## REQUIRED WORK
#1 In the passage on the digital micromirror device, what shape is the yoke that each square mirror sits above?
#2 Copy the passage on the digital micromirror device word for word, starting with "Still referring to" and going on through "the mirror edges.".

## SELECTION
For a more detailed discussion of the DMD device and uses, cross reference is made to U.S. Pat. No. 5,061,049 to Hornbeck, entitled "Spatial Light Modulator and Method"; U.S. Pat. No. 5,079,544 to DeMond, et al, entitled "Standard Independent Digitized Video System"; and U.S. Pat. No. 5,105,369 to Nelson, entitled "Printing System Exposure Module Alignment Method and Apparatus of Manufacture", each patent being assigned to the same assignee of the present invention and the teachings of each are incorporated herein by reference. Gray scale of the pixels forming the image is achieved by pulse-width modulation techniques of the mirrors, such as that described in U.S. Pat. No. 5,278,652, entitled "DMD Architecture and Timing for Use in a Pulse-Width Modulated Display System", assigned to the same assignee of the present invention, and the teachings of which are incorporated herein by reference.
As detailed in commonly assigned U.S. Pat. No. 5,535,047 entitled "Active Yoke Hidden Hinge Digital Micromirror Device", and shown in FIG. 1 of the present application, there is disclosed a digital micromirror device (DMD) spatial light modulator shown at 10. DMD 10 is a single-chip integrated circuit seen to include an array of micromirrors 30 monolithically fabricated over a memory cell array formed upon the substrate. Each pixel mirror 30 is seen to include a square mirror supported upon and elevated above a butterfly shaped yoke generally shown at 32 by a rectangular support post 34. Support post 34 extends downward from the center of the mirror 30, and is attached to the center of the yoke 32 along a torsion axis thereof, as shown, to balance the center of mass of mirror 30 upon yoke 32. Yoke 32 is axially supported along a central axis thereof by a pair of torsion hinges 40. The other end of each torsion hinge 40 is attached to and supported by a hinge support post cap 42 defined on top of a respective hinge support post 44. A pair of elevated mirror address electrodes 50 and 54 are supported by a respective address support post. The address support posts, and the hinge support posts 44, support the address electrodes 50 and 54, the torsion hinges 40, and the yoke 32 away from and above a bias/reset bus 60, and a pair of substrate level address electrode pads 26 and 28. When mirror 30 and yoke 32 are together rotated about the torsion axis of the yoke, defined by the hinges 40, a pair of yoke tips 58 on the side of the yoke 32 that is deflected land upon and engage the bias/reset bus 60 at a landing site 62. For more detailed discussion of this conventional DMD, the teachings of commonly assigned U.S. Pat. No. 5,535,047 are incorporated herein by reference.
Still referring to FIG. 1, it can be seen that the support post 34 extends downward from the reflective modulation surface of the square mirror 30 and defines support post edges at 64. These support post edges 64 conventionally have dimensions of 3.times.4 .mu.m, which edges form a rectangle and are oriented either perpendicular or parallel to the incoming beam of light. Referring to FIG. 2, there is shown the light diffracted back into the projection optics when all mirrors are in the off-state. It can be seen that these support post edges 64 diffract the incident light into the projection system optics when the mirrors 30 are tilted to the off state, the diffraction seen as light dots 66, thus reducing the contrast ratio of the formed display image. Also seen in FIG. 2 is difracted light from the underlying superstructure and address circuitry from between the mirror edges.
There is desired a DMD spatial light modulator forming an image having an improved contrast ratio whereby the defraction of incident light from the support post edges 64 into the projection optics is substantially reduced.

[Collected data]
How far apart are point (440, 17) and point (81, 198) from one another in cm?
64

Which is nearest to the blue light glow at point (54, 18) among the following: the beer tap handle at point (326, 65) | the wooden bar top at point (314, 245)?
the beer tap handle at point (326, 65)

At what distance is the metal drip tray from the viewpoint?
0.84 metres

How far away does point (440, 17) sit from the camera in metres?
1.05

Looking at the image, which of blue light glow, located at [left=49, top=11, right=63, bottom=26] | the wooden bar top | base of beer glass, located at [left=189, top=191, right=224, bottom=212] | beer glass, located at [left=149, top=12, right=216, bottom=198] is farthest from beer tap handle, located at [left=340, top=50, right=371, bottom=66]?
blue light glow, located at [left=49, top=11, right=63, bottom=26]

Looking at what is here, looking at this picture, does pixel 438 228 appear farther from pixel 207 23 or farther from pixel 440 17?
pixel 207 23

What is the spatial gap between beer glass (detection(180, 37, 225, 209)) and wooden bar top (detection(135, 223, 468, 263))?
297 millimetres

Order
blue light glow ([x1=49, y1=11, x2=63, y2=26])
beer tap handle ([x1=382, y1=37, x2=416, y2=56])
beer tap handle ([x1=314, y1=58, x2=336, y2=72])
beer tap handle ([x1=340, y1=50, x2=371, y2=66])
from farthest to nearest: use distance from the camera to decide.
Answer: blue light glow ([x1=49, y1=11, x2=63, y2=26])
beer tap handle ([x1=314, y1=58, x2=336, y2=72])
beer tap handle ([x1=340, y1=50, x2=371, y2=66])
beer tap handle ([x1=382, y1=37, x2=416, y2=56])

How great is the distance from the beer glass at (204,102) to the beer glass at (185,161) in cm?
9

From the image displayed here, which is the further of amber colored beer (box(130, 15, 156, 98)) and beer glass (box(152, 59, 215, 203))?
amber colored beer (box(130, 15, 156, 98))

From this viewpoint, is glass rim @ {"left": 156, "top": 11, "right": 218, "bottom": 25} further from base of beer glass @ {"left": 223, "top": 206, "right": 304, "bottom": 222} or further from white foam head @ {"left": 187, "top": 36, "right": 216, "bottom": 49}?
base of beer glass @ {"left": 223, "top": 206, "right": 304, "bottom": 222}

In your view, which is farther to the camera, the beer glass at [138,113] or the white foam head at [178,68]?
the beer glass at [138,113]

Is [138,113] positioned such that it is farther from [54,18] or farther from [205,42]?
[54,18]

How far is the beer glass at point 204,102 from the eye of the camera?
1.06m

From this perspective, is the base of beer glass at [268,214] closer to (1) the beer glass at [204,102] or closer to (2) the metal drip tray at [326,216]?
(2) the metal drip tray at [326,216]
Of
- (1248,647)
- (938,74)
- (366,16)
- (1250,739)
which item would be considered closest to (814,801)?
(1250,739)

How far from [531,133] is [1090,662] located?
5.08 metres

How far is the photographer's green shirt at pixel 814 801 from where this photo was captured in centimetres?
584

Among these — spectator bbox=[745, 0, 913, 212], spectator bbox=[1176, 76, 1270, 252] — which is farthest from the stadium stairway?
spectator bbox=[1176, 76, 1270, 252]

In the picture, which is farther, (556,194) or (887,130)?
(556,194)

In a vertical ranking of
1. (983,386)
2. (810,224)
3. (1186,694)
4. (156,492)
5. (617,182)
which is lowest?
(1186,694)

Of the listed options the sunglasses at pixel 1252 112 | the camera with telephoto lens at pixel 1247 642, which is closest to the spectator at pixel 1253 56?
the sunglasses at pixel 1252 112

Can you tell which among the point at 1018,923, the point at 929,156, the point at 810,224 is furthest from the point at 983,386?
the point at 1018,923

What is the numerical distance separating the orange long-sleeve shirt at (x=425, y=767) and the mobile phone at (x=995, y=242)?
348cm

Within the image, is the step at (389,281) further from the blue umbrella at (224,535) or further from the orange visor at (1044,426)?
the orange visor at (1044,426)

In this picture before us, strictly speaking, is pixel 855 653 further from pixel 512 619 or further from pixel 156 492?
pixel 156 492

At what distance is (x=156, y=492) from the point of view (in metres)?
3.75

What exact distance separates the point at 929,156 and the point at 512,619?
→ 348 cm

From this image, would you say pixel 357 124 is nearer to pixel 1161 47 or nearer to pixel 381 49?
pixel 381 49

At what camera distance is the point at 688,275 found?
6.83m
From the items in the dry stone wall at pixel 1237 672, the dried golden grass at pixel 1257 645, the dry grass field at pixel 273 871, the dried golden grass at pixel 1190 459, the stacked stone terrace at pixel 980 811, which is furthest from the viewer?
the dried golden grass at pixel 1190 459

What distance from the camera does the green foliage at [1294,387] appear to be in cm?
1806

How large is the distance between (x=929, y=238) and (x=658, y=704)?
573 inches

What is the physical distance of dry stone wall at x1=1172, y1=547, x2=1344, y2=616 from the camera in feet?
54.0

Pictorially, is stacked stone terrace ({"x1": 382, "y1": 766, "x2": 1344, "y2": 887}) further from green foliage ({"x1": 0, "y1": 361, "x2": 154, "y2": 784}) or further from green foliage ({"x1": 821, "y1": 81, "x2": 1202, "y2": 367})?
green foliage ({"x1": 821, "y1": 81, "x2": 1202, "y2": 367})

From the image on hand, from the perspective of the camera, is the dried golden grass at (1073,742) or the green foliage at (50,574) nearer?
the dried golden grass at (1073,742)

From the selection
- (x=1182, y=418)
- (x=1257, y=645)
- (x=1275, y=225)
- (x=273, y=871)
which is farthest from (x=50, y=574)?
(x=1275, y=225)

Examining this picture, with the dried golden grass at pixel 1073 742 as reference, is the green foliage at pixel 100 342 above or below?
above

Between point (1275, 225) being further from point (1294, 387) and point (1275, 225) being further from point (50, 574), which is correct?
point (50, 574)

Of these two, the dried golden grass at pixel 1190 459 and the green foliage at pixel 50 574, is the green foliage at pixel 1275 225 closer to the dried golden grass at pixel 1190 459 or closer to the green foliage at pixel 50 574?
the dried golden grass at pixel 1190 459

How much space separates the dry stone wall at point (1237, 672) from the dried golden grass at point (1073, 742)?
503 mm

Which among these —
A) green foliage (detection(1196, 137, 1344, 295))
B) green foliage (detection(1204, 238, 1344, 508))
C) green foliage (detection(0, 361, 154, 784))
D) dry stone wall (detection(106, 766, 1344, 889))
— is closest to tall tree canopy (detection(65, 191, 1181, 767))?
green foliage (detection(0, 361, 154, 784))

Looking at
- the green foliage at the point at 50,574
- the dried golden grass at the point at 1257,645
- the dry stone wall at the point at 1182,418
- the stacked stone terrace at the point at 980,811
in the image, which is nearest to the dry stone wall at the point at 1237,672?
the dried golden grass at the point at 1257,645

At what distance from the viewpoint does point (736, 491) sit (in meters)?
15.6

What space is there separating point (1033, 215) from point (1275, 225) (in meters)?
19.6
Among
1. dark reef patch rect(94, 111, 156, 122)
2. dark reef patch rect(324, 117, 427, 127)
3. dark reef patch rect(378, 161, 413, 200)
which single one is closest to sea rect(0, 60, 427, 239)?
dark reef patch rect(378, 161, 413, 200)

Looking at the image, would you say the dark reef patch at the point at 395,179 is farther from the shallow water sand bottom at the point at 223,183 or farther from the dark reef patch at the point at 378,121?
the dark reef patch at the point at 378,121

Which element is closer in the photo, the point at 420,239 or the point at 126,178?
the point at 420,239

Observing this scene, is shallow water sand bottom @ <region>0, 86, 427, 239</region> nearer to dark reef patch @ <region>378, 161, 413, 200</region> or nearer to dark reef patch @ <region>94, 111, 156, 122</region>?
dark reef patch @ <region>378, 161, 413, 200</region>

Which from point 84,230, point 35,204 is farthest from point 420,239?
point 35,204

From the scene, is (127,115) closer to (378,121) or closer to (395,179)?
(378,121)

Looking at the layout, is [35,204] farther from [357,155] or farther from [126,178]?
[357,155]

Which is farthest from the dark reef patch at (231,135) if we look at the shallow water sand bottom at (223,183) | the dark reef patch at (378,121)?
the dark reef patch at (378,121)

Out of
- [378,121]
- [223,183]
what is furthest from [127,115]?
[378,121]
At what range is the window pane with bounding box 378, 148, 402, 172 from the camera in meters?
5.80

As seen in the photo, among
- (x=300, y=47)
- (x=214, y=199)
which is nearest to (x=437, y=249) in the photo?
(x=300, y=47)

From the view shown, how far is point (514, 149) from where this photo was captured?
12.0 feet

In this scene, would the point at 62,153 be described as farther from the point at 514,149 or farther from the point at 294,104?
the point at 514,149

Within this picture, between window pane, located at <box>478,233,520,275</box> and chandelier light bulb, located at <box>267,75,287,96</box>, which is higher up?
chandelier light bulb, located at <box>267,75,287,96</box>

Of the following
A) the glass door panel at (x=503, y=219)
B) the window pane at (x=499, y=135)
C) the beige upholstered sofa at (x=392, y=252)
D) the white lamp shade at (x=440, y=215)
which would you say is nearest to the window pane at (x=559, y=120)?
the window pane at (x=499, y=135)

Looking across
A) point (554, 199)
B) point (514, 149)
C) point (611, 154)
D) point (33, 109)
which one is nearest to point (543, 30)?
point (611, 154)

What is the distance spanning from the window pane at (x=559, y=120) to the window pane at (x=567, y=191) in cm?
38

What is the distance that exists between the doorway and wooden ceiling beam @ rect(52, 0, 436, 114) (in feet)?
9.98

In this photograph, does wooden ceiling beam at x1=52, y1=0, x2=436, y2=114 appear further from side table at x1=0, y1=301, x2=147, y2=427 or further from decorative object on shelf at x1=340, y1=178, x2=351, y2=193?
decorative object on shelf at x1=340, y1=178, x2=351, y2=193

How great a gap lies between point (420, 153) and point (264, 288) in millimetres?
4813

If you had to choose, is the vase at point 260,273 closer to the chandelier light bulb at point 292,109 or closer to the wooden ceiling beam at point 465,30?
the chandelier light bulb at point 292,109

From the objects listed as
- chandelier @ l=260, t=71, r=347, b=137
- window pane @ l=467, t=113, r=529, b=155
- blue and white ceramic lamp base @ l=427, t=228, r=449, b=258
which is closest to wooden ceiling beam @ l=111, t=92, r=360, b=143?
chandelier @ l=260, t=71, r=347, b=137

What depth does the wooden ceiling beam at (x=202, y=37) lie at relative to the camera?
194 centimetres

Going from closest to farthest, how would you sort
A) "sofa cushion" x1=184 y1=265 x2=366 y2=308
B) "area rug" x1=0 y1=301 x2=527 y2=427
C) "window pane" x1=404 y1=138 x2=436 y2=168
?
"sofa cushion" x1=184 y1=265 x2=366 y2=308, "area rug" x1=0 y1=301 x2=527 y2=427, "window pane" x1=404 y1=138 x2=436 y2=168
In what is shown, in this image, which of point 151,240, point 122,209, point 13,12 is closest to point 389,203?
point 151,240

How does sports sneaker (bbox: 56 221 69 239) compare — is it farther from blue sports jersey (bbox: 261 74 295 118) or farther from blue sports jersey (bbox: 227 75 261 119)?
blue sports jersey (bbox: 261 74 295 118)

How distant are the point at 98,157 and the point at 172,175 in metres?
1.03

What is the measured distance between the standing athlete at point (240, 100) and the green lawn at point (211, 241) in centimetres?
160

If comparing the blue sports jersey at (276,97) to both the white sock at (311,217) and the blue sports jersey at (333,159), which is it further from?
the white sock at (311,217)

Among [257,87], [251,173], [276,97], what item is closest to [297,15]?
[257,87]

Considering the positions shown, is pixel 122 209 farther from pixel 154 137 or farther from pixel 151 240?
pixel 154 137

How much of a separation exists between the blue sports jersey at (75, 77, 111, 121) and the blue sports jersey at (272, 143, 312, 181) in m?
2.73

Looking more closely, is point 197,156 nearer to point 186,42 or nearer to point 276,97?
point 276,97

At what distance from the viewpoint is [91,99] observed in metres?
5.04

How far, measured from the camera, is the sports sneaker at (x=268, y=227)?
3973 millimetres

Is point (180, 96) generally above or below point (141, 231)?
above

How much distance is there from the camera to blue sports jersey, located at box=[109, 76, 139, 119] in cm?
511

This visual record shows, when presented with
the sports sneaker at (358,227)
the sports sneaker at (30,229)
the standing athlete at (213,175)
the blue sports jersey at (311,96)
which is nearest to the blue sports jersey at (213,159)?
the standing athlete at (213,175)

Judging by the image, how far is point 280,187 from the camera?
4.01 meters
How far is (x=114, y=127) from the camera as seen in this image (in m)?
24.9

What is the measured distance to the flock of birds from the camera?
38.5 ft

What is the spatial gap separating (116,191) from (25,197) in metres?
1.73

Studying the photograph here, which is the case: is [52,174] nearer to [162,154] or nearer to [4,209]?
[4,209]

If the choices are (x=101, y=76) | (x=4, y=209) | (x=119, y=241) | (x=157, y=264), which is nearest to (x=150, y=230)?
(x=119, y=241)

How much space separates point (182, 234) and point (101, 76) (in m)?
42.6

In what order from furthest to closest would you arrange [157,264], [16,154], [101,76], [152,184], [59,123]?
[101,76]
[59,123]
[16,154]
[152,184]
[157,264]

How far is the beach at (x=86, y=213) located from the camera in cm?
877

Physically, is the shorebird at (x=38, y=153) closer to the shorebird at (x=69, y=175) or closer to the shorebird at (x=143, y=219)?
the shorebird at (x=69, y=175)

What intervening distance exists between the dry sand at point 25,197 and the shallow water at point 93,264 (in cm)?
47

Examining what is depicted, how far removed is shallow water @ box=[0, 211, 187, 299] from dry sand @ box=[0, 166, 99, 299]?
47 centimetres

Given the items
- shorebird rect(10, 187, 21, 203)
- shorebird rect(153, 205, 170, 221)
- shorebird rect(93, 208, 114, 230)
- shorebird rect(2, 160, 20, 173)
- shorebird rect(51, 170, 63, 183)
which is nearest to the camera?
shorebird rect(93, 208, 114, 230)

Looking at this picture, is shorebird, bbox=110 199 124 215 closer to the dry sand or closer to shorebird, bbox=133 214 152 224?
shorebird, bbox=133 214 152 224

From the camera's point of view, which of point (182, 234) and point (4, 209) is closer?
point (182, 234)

## WRITTEN RESPONSES
#1 The yoke is butterfly shaped.

#2
Still referring to FIG. 1, it can be seen that the support post 34 extends downward from the reflective modulation surface of the square mirror 30 and defines support post edges at 64. These support post edges 64 conventionally have dimensions of 3.times.4 .mu.m, which edges form a rectangle and are oriented either perpendicular or parallel to the incoming beam of light. Referring to FIG. 2, there is shown the light diffracted back into the projection optics when all mirrors are in the off-state. It can be seen that these support post edges 64 diffract the incident light into the projection system optics when the mirrors 30 are tilted to the off state, the diffraction seen as light dots 66, thus reducing the contrast ratio of the formed display image. Also seen in FIG. 2 is difracted light from the underlying superstructure and address circuitry from between the mirror edges.